Civil Jurisdiction and Judgments Act 1991
- Parliament of the United Kingdom
- Long title: An Act to give effect to the Convention on jurisdiction and the enforcement of judgments in civil and commercial matters, including the Protocols annexed thereto, opened for signature at Lugano on 16th September 1988; and for purposes connected therewith.
- Citation: 1991 c. 12

Dates
- Royal assent: 9 May 1991
- Commencement: 1 May 1992

Other legislation
- Amends: Civil Jurisdiction and Judgments Act 1982;

Status: Amended

Text of statute as originally enacted

Text of the Civil Jurisdiction and Judgments Act 1991 as in force today (including any amendments) within the United Kingdom, from legislation.gov.uk.

= Civil Jurisdiction and Judgments Act 1991 =

Act transposing 1988 Lugano Convention

The Civil Jurisdiction and Judgments Act 1991 (c. 12) is an act of Parliament made by the Parliament of the United Kingdom in order to implement the Lugano Convention of 1988 into British law.

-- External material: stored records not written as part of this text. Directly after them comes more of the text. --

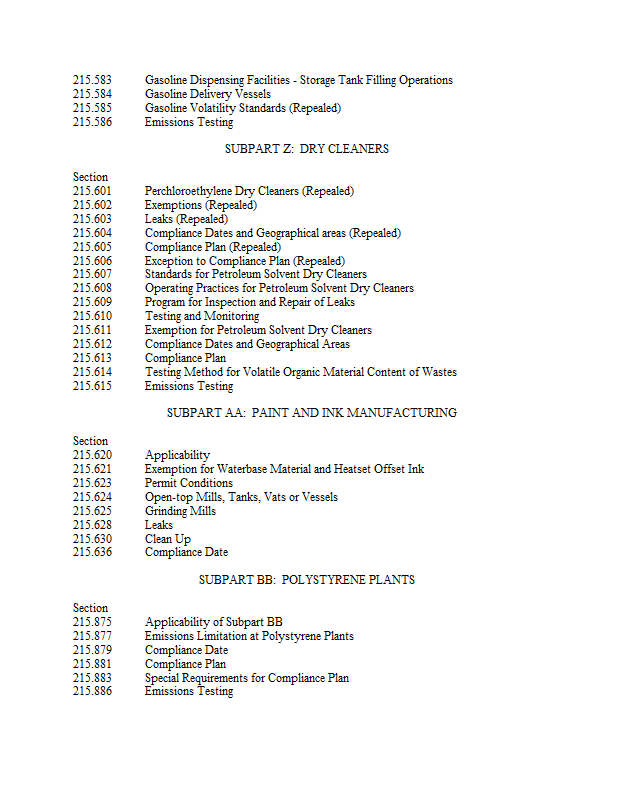 215.583 Gasoline Dispensing Facilities - Storage Tank Filling Operations
215.584 Gasoline Delivery Vessels
215.585 Gasoline Volatility Standards (Repealed)
215.586 Emissions Testing

SUBPART Z: DRY CLEANERS

Section
215.601 Perchloroethylene Dry Cleaners (Repealed)
215.602 Exemptions (Repealed)
215.603 Leaks (Repealed)
215.604 Compliance Dates and Geographical areas (Repealed)
215.605 Compliance Plan (Repealed)
215.606 Exception to Compliance Plan (Repealed)
215.607 Standards for Petroleum Solvent Dry Cleaners
215.608 Operating Practices for Petroleum Solvent Dry Cleaners
215.609 Program for Inspection and Repair of Leaks
215.610 Testing and Monitoring
215.611 Exemption for Petroleum Solvent Dry Cleaners
215.612 Compliance Dates and Geographical Areas
215.613 Compliance Plan
215.614 Testing Method for Volatile Organic Material Content of Wastes
215.615 Emissions Testing

SUBPART AA: PAINT AND INK MANUFACTURING

Section
215.620 Applicability
215.621 Exemption for Waterbase Material and Heatset Offset Ink
215.623 Permit Conditions
215.624 Open-top Mills, Tanks, Vats or Vessels
215.625 Grinding Mills
215.628 Leaks
215.630 Clean Up
215.636 Compliance Date

SUBPART BB: POLYSTYRENE PLANTS

Section
215.875 Applicability of Subpart BB
215.877 Emissions Limitation at Polystyrene Plants
215.879 Compliance Date
215.881 Compliance Plan
215.883 Special Requirements for Compliance Plan
215.886 Emissions Testing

==Contracting states in 1991==
In addition to the contracting states to the Brussels Convention over which the Civil Jurisdiction and Judgments Act 1982 gave the UK courts jurisdiction, the contracting states to the Lugano Convention were the members of the European Free Trade Association who were not members of the European Economic Community (now European Union); namely Austria, Finland, Iceland, Norway, Sweden and Switzerland. Poland became a contracting state when it signed the Lugano Convention in 2000.